Goal:
Please report every line in the records below that contains the word "observer", copying each such line in full. Case counts, so a line qualifies only if its capitalization matches.

The data:
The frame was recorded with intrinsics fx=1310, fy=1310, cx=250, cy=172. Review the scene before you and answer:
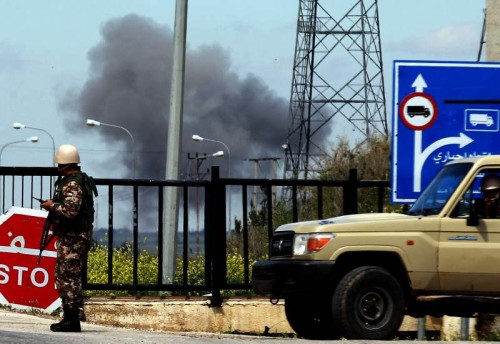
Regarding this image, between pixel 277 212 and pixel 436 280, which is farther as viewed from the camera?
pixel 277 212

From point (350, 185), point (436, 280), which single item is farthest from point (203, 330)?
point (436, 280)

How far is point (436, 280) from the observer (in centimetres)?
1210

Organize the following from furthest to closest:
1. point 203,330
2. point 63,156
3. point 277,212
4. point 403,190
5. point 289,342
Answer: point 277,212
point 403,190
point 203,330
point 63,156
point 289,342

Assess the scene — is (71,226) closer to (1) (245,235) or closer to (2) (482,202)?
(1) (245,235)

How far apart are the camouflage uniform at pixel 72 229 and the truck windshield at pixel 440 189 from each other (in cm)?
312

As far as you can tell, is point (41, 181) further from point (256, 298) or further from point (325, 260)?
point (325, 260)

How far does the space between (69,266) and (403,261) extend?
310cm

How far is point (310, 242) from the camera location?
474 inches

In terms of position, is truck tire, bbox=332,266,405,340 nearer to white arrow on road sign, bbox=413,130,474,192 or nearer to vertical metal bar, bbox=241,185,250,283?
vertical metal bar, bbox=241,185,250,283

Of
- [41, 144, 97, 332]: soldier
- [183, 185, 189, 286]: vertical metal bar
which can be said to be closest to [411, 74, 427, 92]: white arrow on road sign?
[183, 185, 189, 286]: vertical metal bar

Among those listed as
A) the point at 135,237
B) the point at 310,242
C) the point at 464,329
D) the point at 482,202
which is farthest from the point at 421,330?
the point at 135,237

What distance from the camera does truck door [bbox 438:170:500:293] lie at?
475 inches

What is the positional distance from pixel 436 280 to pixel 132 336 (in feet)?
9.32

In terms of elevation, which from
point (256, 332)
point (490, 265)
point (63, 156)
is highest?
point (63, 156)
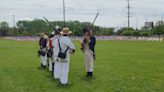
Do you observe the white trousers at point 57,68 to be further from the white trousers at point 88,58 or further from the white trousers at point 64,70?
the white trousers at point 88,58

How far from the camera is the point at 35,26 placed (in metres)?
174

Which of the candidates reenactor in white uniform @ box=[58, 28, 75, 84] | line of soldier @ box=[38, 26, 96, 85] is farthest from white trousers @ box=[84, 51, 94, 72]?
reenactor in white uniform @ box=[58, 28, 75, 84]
==
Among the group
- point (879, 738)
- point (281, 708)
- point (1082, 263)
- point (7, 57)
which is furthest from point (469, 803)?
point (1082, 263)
...
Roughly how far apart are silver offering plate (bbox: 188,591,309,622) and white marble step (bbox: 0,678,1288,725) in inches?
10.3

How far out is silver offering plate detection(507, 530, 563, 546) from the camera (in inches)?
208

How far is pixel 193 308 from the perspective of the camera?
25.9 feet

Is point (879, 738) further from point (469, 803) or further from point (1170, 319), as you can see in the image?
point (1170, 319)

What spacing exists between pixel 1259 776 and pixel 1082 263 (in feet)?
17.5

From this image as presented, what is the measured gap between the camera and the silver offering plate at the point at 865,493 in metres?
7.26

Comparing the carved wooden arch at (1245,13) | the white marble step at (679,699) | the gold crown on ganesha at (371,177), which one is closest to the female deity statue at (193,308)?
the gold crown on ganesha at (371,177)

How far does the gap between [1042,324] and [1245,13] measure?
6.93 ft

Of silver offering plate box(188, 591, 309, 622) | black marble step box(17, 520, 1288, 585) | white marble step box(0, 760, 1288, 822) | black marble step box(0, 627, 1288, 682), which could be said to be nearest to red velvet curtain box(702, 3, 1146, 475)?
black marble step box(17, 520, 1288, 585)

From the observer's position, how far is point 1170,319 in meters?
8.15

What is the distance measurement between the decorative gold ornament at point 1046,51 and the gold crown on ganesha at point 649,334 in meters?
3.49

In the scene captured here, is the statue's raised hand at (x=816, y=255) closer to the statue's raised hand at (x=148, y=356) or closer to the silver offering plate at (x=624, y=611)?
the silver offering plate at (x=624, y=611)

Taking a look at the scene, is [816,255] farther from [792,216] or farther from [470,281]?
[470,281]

The completed task:
How far is point (436, 280) from the observer (in centimetres)?
From the observer's position, how far is point 1170,319 in meters?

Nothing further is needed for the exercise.